Hospitals used by South Holland residents stack up a catalogue of blunders

Queen Elizabeth Hospital at Kings Lynn made six blunders in a year, but has had no never events so far in 2015/16.
Queen Elizabeth Hospital at Kings Lynn made six blunders in a year, but has had no never events so far in 2015/16.

Hospitals used by South Holland residents are making medical blunders regarded as so serious they should never happen.

Queen Elizabeth Hospital (QEH) in King’s Lynn had six ‘never events’ in the year to March 2015, including two cases involving surgery on the wrong part of the body and two involving leaving foreign objects inside the patient’s body.

Although unacceptable and inexcusable, none of the patients were harmed long-term by the incidents

ULHT medical director Dr Suneil Kapadia

United Lincolnshire NHS Trust (ULHT), which runs hospitals including Pilgrim at Boston, made five blunders since 2013 and all involved leaving a foreign object inside the patient. Peterborough and Stamford Trust (PST) had four never events between April 2013 and December 2015.

The spotlight fell on never events on Thursday when the Press Association focused on more than 1,000 cases across England.

NHS England figures show:

• ULHT – April 1, 2013 to March 31, 2014: foreign objects left in patients (2); April 1, 2014 to March 31, 2015: foreign object left in patient (1); provisional figures for October 2015: foreign objects left in patients (2).

A foreign object was left in a patient at Pilgrim between April 1, 2014 and March 31, 2015, an incident reported by Lincolnshire Community Health Services but it appears this is included in the ULHT figures.

Dr Suneil Kapadia, medical director with ULHT, said: “The trust takes never events extremely seriously. We are very disappointed to have had five never events since April 2013.

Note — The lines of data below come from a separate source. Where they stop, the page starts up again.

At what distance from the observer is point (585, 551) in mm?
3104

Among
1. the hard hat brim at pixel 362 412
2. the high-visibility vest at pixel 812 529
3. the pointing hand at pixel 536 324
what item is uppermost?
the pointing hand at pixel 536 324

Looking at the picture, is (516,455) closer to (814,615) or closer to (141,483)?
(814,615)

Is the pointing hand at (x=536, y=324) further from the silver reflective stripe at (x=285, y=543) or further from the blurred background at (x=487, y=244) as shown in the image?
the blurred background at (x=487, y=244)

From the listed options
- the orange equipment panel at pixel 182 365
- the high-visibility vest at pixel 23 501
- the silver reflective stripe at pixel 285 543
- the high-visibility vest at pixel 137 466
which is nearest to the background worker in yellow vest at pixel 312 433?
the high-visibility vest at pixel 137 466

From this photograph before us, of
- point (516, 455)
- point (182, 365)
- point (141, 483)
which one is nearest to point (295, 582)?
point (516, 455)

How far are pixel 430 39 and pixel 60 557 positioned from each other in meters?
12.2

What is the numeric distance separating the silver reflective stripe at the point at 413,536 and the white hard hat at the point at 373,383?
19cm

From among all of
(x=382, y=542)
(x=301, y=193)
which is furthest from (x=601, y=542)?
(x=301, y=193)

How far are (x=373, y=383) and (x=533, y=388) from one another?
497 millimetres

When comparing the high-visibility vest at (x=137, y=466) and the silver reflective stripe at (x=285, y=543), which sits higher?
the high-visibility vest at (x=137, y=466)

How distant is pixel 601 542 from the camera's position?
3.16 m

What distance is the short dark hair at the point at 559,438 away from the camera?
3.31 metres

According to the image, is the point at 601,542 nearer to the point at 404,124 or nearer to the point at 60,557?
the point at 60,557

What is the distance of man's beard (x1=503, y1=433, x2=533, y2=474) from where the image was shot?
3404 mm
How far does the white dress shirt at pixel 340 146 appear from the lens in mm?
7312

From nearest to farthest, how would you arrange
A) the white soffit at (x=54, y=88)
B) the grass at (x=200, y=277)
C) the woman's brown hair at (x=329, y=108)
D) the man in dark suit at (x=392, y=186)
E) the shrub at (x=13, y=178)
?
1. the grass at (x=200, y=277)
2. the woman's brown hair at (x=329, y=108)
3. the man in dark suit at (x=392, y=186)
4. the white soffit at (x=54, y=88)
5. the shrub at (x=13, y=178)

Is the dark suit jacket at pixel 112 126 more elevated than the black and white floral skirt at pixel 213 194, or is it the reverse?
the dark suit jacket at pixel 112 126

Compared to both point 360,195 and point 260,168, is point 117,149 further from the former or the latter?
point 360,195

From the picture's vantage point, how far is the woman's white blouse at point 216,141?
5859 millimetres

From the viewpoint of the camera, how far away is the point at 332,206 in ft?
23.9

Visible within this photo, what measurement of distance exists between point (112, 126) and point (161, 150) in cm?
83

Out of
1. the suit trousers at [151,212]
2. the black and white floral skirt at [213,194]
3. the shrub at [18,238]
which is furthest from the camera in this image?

“Although unacceptable and inexcusable, none of the patients were harmed long-term by the incidents.

“All never events are reported immediately and thoroughly investigated to establish the circumstances, learn from the incidents and change practice to avoid it happening again.”

• QEH – April 1, 2013 to March 31, 2014: wrong site surgery (1); April 1, 2014 to March 31, 2015: wrong site surgery (2), foreign object left in patient (2), maladministration of insulin (1), air embolism (1).

Provisional figures for April 1, 2015 to May 19, 2015 show one inappropriate administration of daily oral methotrexate, but the hospital says this was downgraded to a ‘serious incident’ following official investigations.

Dr Beverly Watson, medical director at QEH, said: “We were disappointed to report a number of ‘never events’ in 2014/15. There have been significant improvements to increase both patient safety and the quality of care across the organisation. Patients and their families who did experience a ‘never event’ were kept regularly informed and updated during our investigations into how the incident occurred, and supported through their subsequent treatment.

“We continue to actively encourage staff to report any adverse incidents so that we can further improve our standards, and are very pleased to report that we have had no ‘never events’ to date in 2015/16.”

• PST – April 1, 2013 to March 31, 2014: wrong site surgery (1); April 1, 2014 to March 31, 2015: wrong site surgery (1), foreign object left in patient (1). Provisional figures for September 2015 show one foreign object was left in a patient.

Joanne Bennis, chief nurse at PST, said: “Patient safety is our main priority and the trust investigates each ‘never event’ thoroughly to identify how it occurred. Once identified, we focus on how this can be prevented in the future and make adjustments to strengthen our processes to ensure that similar incidents do not happen again.”

She said none of the four incidents at PST had resulted in lasting harm to the patient.